Right but you’re also arguing the case for Criminal charges sticking. The Arrest itself Can have a huge impact on someone’s life, Even If charges are later dropped
I don't think I'm making that argument at all. I'm just relaying what I witnessed when I worked first hand in that industry ~26 years ago.
i dont think ive ever scanned anything incorrectly. even if i did, it would have been a piece of fruit. in the case that anyone ever speaks to me about it in the future, i will just tell them "oh, oops" and then fix it. doesnt seem like much of a liability to me.
on the other hand, when i ring things through, you better believe i notice if a price is off, then i have them fix it if its higher than it should be and i say nothing if its lower. sounds like they are taking the liability as it were, which again i dont think is a serious factor.
Is it EVER lower? Every time in recent history that a price has been wrong for me, it's been wrong because they "forgot" to put a sale into the system. But you better be sure the old sales are wiped immediately. I imagine this is because they expire automatically, but there's a reason the system is made that way.
Hanlon's razor is reversed when dealing with multi-billion dollar corporations.
No one is gonna report you to police for failing to scan a €0.50 piece of bread when doing €80 worth of grocery shopping
Lol, in Finland you definitely will get reported for forgetting to scan a 0,50€ yoghurt. And it will go to court.
That's crazy, it's the tills job to weigh the items and report error if it doesn't add up, how would that be my fault? I'd hope to be innocent unless cameras prove I put the yoghurt in my pocket.
Not that I love cameras tracking my every move, but that's another topic...
The more likely scenario is that you just neglect to scan that case of beer, or those ribeye steaks.
It very much depends on your skin colour. Me, as a white guy in Austria, no, they wouldn't report me. I'd be very sorry about the mistake and I'd pay for it, and of course it would just be a mistake.
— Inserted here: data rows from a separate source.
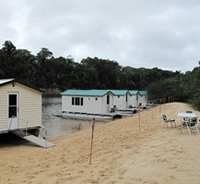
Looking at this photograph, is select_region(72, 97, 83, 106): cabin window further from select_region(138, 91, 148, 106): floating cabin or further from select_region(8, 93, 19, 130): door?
select_region(8, 93, 19, 130): door

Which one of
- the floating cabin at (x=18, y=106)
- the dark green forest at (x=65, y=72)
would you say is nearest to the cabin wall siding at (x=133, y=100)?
the floating cabin at (x=18, y=106)

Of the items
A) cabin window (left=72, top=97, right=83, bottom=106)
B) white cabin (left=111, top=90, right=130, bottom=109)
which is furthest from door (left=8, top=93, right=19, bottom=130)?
white cabin (left=111, top=90, right=130, bottom=109)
A friend of mine who's parents are from Afghanistan, he gets stopped all the time by store detectives, even though he works as a software developer for the same company. He's never made a scanning mistake, but if he would, there would be no doubt they'd report him. They stop him even though he did nothing suspicious apart from having slightly darker skin and a beard.
A couple years ago, I accidentally walked out without paying. I did slide my credit card but didn’t pay attention to what happened. I thought I was done and left, but apparently it didn’t actually work. A minute later they chased me down, but they just let me come back and pay. No big deal.
I don’t know if it was because I was cooperative, or claimed innocence or was white
It’s also helpful that I have notification on for that card. I proved to myself immediately that the charge didn’t work and it was just me not getting paying attention
Are you sure that it's considered theft just for an incorrect scan?
That's a decision made about you by other people who don't know you, and aren't inclined to give you the benefit of the doubt.
The letter of the law is the letter of the law afaik
They even call the security and police. Yes, they call it thief.
Fair, you may be pulled to a court for no reason.
Are you sure it's theft if you scan something incorrectly? Seems like a huge allegation.